İncelenen Metin:
---

Emsal Mahkeme Kararı İzmir Bölge Adliye Mahkemesi 17. Hukuk Dairesi 2019/1154 E. 2022/1122 K. 16.06.2022 T.

Görüntülediğiniz mahkeme kararı henüz kesinleşmemiştir. Yararlı olması amacıyla eklenmiştir.

T.C.
İZMİR
BÖLGE ADLİYE MAHKEMESİ
17. HUKUK DAİRESİ

DOSYA NO : 2019/1154
KARAR NO : 2022/1122
KARAR TARİHİ : 16/06/2022

T Ü R K M İ L L E T İ A D I N A
B Ö L G E A D L İ Y E M A H K E M E S İ K A R A R I

İNCELENEN KARARIN
MAHKEMESİ : İZMİR 5. ASLİYE TİCARET MAHKEMESİ
TARİHİ : 26/02/2019
NUMARASI : 2016/904 Esas 2019/206 Karar
DAVANIN KONUSU : Alacak (Hizmet Sözleşmesinden Kaynaklanan)
BAM KARAR TARİHİ : 16/06/2022
KARAR YAZIM TARİHİ : 16/06/2022

Davacı vekili tarafından yukarıda belirtilen karara karşı istinaf yasa yoluna başvurulması üzerine, 6100 sayılı Hukuk Muhakemeleri Kanunu’nun 352. maddesi uyarınca yapılan ön inceleme sonucu eksiklik bulunmadığı anlaşılmakla; inceleme aşamasına geçildi. İncelemenin dosya üzerinde yapılmasına karar verildikten sonra dosya incelendi.
GEREĞİ DÜŞÜNÜLDÜ:
DAVA : Davacı vekili dava dilekçesinde özetle; taraflar arasında 21.03.2015 tarihli Otogaz Bayilik sözleşmesi bulunduğunu, davalı tarafça gönderilen ihtarname ile “yükümlülüklerini yerine getirmediğinden bahisle” tek taraflı olarak bayilik sözleşmesinin feshedildiğini, davalının yasal mevzuat ile TSE taleplerine uygun olarak LPG otogaz sisteminde yapılması gereken revizyonları yerine getirmemekle müvekkili şirketi sorumlu tuttuğunu, davalının taleplerinin yerine getirilmesi konusunda yazılı başvuru ve ihtarının olmadığını, sözleşmesinin 22. maddesinde özetle “Şirket akdin ihlali sebebiyle anlaşmayı fesh ettiği takdirde bayiden, maruz kaldığı zarar, ziyan ve anlaşma süresinin sonuna kadar (21.03.2017) hesap edilmek üzere, mahrum kaldığı tazminatı talep edebileceğini bayi şimdiden kabul eder.” denildiğini, müvekkili şirketi zarara uğratması sebebiyle fazlaya ilişkin hakları saklı kalmak kaydıyla müvekkili şirketin kâr mahrumiyeti tazminatı alacağının 26.257,71 TLnin sözleşmeyi haksız feshettiği tarihten itibaren işleyecek ticari faizi ile birlikte tahsiline karar verilmesini talep ve dava etmiştir.

---

Gösterilen Kayıtlar:
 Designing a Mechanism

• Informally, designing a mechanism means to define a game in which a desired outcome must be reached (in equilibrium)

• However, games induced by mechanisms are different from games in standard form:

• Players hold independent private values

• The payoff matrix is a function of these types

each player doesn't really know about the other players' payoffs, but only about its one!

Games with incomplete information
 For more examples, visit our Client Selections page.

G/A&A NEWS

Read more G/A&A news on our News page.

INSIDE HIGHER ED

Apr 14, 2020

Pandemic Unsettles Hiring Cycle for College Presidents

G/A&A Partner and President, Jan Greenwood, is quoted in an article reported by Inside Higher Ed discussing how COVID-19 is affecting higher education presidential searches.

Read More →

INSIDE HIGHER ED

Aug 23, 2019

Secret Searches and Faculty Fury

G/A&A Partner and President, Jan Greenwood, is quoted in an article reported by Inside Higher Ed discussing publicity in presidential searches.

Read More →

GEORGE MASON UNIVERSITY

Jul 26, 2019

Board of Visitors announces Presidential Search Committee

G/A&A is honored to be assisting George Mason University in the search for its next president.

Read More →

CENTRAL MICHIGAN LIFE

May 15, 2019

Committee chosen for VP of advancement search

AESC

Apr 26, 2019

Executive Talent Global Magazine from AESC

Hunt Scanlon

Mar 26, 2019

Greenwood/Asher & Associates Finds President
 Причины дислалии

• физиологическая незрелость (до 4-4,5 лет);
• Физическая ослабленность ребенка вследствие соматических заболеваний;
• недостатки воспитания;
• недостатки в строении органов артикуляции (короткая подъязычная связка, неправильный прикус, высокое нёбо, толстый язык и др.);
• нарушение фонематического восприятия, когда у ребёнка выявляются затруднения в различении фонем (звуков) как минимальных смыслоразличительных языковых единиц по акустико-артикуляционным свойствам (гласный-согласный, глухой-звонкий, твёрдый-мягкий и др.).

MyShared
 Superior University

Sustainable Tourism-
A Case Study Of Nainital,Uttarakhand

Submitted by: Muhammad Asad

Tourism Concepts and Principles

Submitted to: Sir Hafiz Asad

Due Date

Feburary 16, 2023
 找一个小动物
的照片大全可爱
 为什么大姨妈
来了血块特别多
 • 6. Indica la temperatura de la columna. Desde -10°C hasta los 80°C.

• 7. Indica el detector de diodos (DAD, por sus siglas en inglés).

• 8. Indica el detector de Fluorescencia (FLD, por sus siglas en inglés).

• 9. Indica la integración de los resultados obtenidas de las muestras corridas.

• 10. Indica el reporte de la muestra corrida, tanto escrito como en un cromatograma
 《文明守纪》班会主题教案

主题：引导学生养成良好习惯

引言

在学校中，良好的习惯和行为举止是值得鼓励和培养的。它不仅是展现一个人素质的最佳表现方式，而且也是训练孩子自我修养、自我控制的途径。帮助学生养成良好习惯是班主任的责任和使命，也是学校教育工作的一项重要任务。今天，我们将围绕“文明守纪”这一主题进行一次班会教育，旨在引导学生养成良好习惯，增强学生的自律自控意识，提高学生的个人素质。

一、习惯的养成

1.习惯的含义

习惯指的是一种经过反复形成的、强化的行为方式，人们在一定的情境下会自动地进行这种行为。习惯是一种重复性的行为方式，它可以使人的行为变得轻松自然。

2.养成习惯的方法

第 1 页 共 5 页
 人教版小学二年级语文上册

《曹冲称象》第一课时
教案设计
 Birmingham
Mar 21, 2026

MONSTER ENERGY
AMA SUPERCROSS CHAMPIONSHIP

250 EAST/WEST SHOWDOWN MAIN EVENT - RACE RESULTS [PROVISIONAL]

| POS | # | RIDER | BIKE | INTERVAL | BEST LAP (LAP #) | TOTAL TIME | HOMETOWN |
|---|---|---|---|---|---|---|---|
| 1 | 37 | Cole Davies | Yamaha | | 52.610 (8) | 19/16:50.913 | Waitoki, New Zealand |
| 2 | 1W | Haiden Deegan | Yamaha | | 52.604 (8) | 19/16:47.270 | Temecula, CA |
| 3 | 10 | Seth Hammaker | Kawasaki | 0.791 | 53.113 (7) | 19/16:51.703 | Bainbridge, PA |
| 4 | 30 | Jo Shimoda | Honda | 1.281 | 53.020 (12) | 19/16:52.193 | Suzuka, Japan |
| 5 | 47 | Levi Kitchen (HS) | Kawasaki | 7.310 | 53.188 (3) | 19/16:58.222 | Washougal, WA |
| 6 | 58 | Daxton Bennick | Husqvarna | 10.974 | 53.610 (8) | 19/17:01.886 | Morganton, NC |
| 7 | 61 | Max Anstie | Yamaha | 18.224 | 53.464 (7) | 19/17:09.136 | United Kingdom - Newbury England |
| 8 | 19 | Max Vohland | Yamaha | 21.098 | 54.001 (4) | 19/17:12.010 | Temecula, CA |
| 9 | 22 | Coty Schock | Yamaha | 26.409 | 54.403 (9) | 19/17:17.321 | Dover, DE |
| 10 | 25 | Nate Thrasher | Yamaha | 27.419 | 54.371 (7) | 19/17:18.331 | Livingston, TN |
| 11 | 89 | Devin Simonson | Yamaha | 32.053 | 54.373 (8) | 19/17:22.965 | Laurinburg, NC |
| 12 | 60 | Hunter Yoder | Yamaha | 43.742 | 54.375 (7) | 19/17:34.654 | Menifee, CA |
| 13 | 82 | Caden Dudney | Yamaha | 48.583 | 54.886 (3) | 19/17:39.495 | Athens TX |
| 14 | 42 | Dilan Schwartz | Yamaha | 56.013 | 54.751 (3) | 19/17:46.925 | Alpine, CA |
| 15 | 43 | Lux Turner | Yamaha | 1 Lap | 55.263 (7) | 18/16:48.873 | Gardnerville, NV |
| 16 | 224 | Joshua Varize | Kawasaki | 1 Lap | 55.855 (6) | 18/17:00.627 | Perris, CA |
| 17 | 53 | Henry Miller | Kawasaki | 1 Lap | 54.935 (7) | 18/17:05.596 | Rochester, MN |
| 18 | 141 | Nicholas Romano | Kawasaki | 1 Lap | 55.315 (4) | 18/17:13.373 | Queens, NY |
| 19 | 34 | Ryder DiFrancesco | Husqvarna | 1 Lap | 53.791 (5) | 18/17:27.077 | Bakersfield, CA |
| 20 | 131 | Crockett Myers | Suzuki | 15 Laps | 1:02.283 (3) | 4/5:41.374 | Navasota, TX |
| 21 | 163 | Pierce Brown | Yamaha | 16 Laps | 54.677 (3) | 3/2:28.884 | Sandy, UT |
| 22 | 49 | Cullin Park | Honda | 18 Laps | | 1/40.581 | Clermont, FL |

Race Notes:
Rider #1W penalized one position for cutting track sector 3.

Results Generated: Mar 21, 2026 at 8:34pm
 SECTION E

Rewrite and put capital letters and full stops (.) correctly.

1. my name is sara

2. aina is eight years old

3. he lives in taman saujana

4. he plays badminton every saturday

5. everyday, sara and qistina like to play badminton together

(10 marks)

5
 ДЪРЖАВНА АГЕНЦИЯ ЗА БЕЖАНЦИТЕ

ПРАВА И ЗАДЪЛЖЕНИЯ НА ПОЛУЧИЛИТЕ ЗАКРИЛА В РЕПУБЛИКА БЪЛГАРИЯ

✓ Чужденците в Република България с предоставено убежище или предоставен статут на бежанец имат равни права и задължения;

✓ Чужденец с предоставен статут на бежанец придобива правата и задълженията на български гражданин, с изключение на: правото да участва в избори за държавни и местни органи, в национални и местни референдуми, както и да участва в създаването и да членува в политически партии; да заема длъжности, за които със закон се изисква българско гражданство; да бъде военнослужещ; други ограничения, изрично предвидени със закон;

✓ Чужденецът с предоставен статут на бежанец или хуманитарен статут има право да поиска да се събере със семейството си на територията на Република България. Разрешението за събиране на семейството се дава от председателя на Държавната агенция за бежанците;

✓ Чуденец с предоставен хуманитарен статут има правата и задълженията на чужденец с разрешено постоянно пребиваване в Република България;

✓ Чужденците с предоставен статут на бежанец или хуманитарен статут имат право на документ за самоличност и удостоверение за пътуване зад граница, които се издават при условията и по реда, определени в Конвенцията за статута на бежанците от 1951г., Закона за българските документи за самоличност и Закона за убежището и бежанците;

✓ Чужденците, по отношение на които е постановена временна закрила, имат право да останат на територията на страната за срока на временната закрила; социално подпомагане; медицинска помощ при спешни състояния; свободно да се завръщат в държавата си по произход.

---

İstenen İş:
Mahkeme kararında "DOSYA NO : 2019/1154" ifadesinden "(Hizmet Sözleşmesinden Kaynaklanan)" ifadesine kadar olan kısmı olduğu gibi çıkarın.

Alıştırma Cevabı:
DOSYA NO : 2019/1154
KARAR NO : 2022/1122
KARAR TARİHİ : 16/06/2022

T Ü R K M İ L L E T İ A D I N A
B Ö L G E A D L İ Y E M A H K E M E S İ K A R A R I

İNCELENEN KARARIN
MAHKEMESİ : İZMİR 5. ASLİYE TİCARET MAHKEMESİ
TARİHİ : 26/02/2019
NUMARASI : 2016/904 Esas 2019/206 Karar
DAVANIN KONUSU : Alacak (Hizmet Sözleşmesinden Kaynaklanan)